There is a lesson to be learned here: Price hunters are punished (not always, but often). So, after peaking, BIDU stock embarked on a multi-month decline that put some unhappy investors in the red.
As of July 22, the stock price was hovering around $ 178 and most social media talk was still bearish.
But for skeptics and skeptics, I have a counter argument.
Baidu’s 12-month price-to-earnings ratio is currently 8.28. That’s absurdly low for a tech giant these days.
Frankly, some of the tech companies today don’t even have P / E ratios because they don’t have a profit. This is not the case with Baidu.
Big Beatdown on Big Data
So why all the hubbub, anyway? Why has sentiment around Chinese stocks been so negative lately?
It’s hard to know what Chinese regulators think because they are so unpredictable. At the moment, however, it seems like they just want to stand up straight and flex their muscles.
Again, the current target is Didi. The government, it seems, is considering escalating penalties from fines to expungement.
Keep in mind that the DIDI share just debuted on the stock market on June 30. Therefore, there is an existential threat to the business and the action.
In contrast, BIUD’s stock has been around for some time and is not likely to be gone anytime soon.
Certainly, Chinese big data companies could continue to feel the heat. Supposedly, the State Council said in a recent statement that it plans to tighten restrictions on cross-border data flows and security.
Always strong, in numbers
With the Chinese government flexing and attacking, it’s easy to ignore the data that shows Baidu is thriving.
The most recent tax / fundamentals data (from the first quarter) should reassure weary and suspicious investors:
- Baidu Core’s revenue totaled 20.5 billion RMB ($ 3.13 billion), up 34% year-on-year.
- Non-commercial revenues were particularly strong, at 4.2 billion RMB ($ 646 million). This represents a 70% increase year over year and is attributable to the cloud and other services.
- Online marketing revenue amounted to 16.3 billion RMB ($ 2.48 billion), showing a 27% year-over-year improvement.
- Monthly active users of the Baidu app reached 558 million, and daily logged in users exceeded 75% in March 2021.
- BJH publisher accounts grew 40% year-over-year to 4.2 million.
The next quarterly update will likely take place in August. And if those numbers are solid, skeptics will find it difficult to mount a bear case against Baidu.
The bottom line
It is not psychologically easy to buy stocks when the dominant sentiment is negative.
Yet this is how nonconformists make money.

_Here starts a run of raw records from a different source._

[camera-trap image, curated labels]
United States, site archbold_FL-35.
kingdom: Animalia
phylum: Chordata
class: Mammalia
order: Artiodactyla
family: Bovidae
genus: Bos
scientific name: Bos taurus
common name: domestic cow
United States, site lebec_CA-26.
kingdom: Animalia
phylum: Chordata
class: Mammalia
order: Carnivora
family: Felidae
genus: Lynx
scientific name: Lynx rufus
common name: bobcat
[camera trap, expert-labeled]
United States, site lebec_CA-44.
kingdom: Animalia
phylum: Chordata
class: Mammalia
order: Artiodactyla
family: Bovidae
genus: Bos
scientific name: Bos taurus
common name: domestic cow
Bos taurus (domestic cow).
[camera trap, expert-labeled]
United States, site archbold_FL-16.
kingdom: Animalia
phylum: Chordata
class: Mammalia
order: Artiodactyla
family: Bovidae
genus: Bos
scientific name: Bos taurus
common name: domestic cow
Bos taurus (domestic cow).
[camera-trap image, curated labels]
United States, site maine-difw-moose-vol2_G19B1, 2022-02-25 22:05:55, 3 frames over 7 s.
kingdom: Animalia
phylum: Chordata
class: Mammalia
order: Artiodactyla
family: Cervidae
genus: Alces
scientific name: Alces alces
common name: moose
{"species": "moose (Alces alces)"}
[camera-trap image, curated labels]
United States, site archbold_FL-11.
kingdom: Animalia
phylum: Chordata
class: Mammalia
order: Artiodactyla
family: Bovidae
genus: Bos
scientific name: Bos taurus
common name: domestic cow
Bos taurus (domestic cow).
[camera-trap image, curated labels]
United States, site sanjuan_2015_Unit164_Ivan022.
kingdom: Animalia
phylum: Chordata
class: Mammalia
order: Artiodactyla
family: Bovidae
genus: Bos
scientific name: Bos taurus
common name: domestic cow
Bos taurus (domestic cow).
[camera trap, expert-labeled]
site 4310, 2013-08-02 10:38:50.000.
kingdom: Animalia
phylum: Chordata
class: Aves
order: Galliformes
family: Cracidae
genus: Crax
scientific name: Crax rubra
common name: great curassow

So if you agree that the fear and doubt surrounding Baidu will go away – and that they were grossly overrated in the first place – then a long position in the stock isn’t a bad idea at all.
At the date of publication, David Moadel did not hold (directly or indirectly) any position in the securities mentioned in this article. The opinions expressed in this article are those of the author, submitted to InvestorPlace.com Publication guidelines.